Le romancier Thomas Reverdy a été récompensé par le prix des libraires pour son livre Il était une ville, un roman éblouissant sur Detroit, ancienne capitale de l'automobile devenue le cauchemar du rêve américain.

AGENCE FRANCE-PRESSE

Publié l'an dernier chez Flammarion et salué quasi unanimement par la critique, Il était une ville a figuré dans de nombreuses sélections, dont le Goncourt, sans réussir à obtenir le moindre prix.

«Être choisi par les libraires me rend fou de joie. Ce sont eux qui portent les livres, qui les défendent», s'est félicité jeudi Thomas Reverdy, 42 ans, interrogé par l'AFP. «C'est un bonheur que cela arrive maintenant», a-t-il ajouté.

Roman d'une ville déchue, Il était une ville est aussi une charge cinglante contre le capitalisme financier qui broie les êtres humains impitoyablement. Nous suivons un ingénieur français, Eugène, envoyé dans le Michigan par «L'Entreprise» pour superviser un bureau d'études chargé de relancer la production automobile. Nous sommes en septembre 2008 au moment de la crise des subprimes.
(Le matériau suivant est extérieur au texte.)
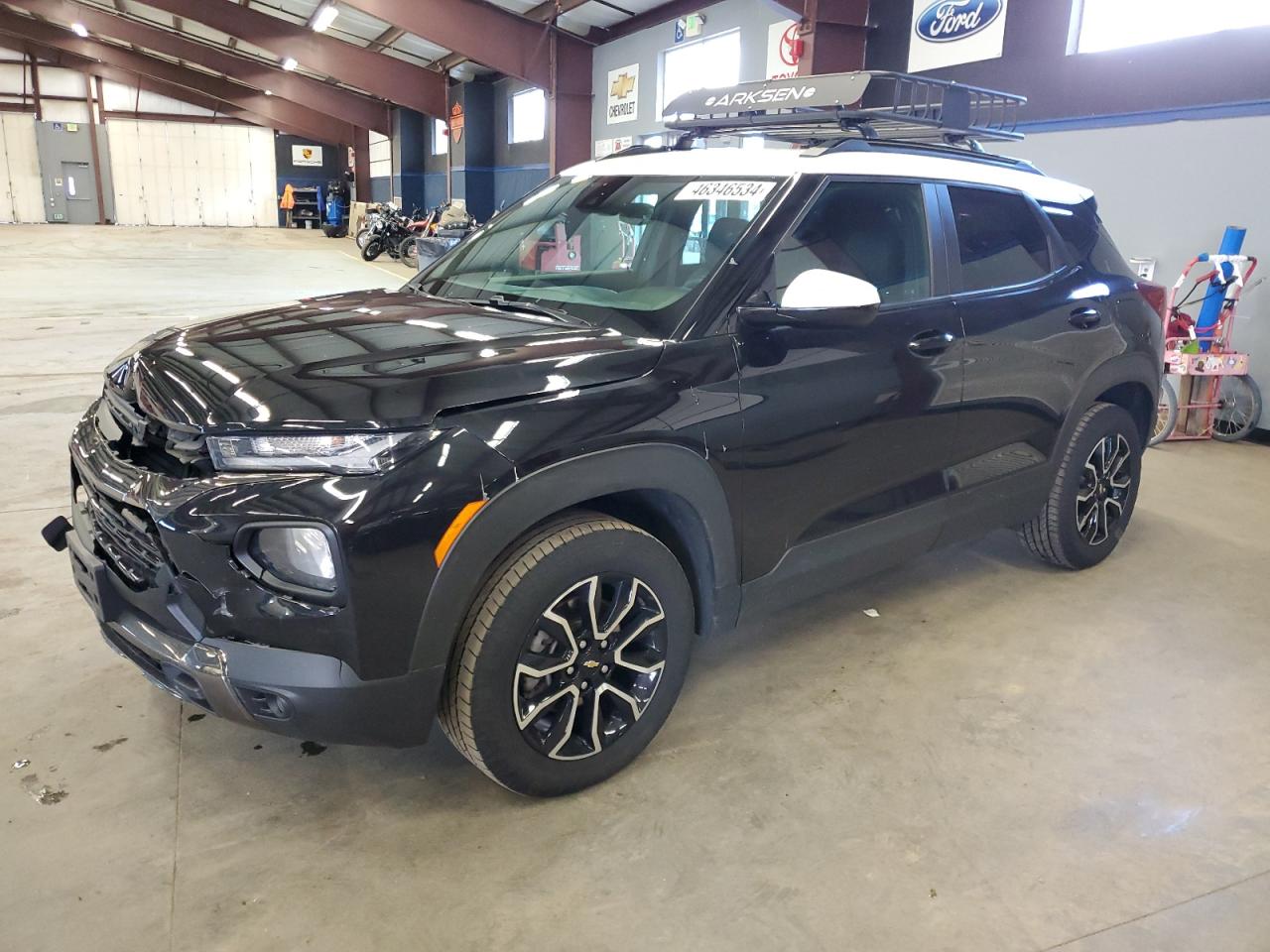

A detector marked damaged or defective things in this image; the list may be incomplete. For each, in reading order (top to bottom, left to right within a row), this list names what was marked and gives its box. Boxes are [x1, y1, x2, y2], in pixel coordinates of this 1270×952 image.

crumpled hood [121, 289, 665, 433]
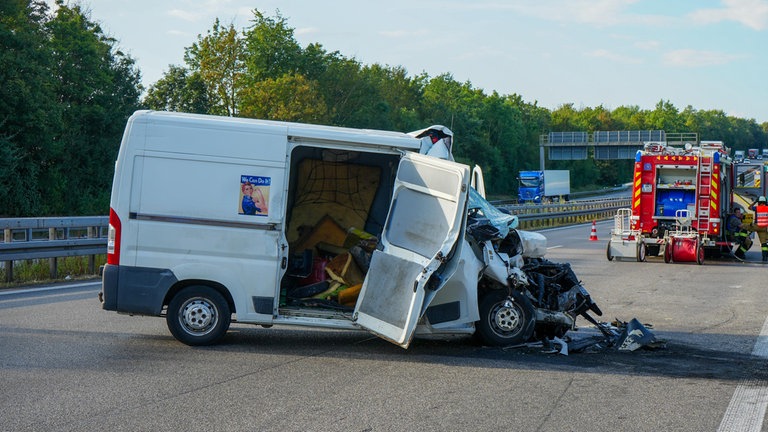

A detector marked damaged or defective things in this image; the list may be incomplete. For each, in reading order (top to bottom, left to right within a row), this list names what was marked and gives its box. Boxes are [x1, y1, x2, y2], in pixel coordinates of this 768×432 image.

wrecked white van [100, 109, 608, 350]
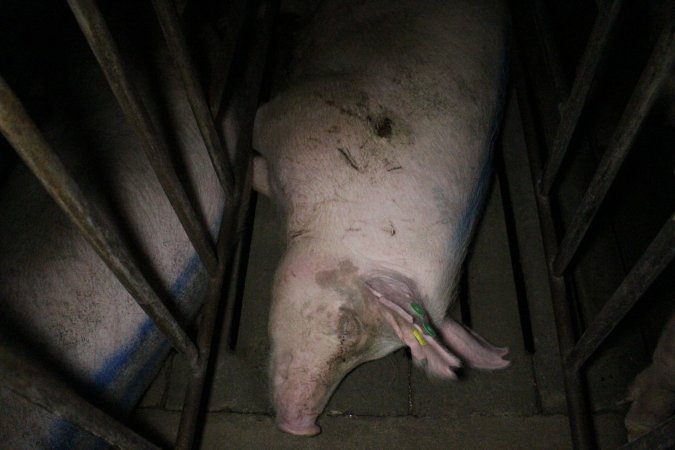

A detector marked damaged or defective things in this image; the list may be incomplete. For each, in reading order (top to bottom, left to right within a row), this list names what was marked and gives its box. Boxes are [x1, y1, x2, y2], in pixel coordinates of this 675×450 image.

Eugène découvre une ville en ruines où ceux qui restent sont confrontés à la misère et au crime. Les chiens errants redevenus sauvages ont envahi la ville. Des enfants disparaissent.

Le thème de la disparition est récurrent dans l'oeuvre de Thomas Reverdy qui avait obtenu en 2014 le prix Joseph Kessel pour Les évaporés (Flammarion), un roman envoûtant situé au Japon qui nous faisait découvrir des «disparus volontaires», ces gens qui s'évanouissent dans la nature pour échapper à une dette ou un déshonneur public.

Décerné par un réseau de 3000 libraires, le prix des libraires a été créé en 1955. Plusieurs de ses lauréats (Laurent Gaudé, Didier Decoin, Patrick Modiano et Georges Conchon) ont ensuite obtenu le prix Goncourt, voire, pour Modiano, le Nobel de littérature.